“On mentioning this circumstance to Dr. Johnson, he said that ‘if Mr. Cole had scribbled in the margin of his books merely to give vent to his thoughts, it was a very harmless amusement; but then he ought to have ordered them to be burnt at his death: that if it arose from malignity, it argued a very base disposition, especially in the case of Mr. Walpole, with whom he kept up a friendly correspondence to the last. If however a man found he could not restrain his ill-humour within bounds, it would be much the shortest and fairest way’ (he added, with a smile) ‘to keep one fair paperbook, for the purpose of abusing all his acquaintance.’

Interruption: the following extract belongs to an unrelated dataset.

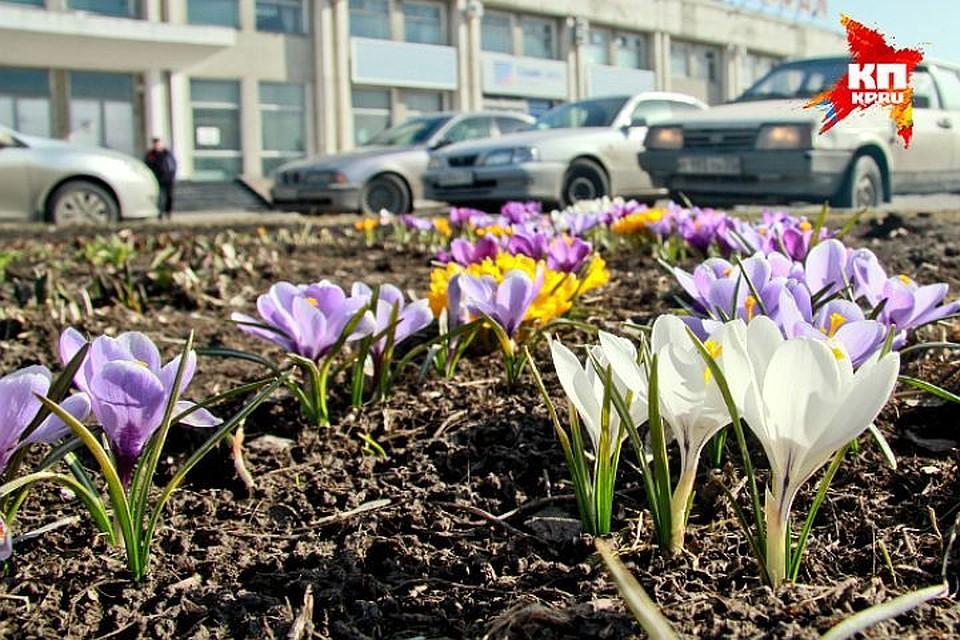 Главный синоптик Петербурга пообещал потепление наследующей неделе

“This Mr. Cole had another practice that seems hardly justifiable[1] in the extent to which he carried it. He kept all the letters he received, especially from literary persons, and pasted them into a large book. This, with all his other manuscript collections, he has devised to the British Museum, but ordered them not to be opened for thirty years. By that time, the anecdotes they contain will have little value; and most of those who take an interest in them will be dead. I should like much to see Mr. Walpole’s letters, he being a very lively and entertaining writer. My friend, Mr. Jephson, the author of several excellent tragedies, has had many letters from him, some of which I have seen, containing much good criticism on plays and playwriters.”
- ↑ Why not? Literary history without them would be of little interest. How much should we lose in authentic contemporary history and anecdote, were those of one of the parties mentioned here (Walpole) suppressed?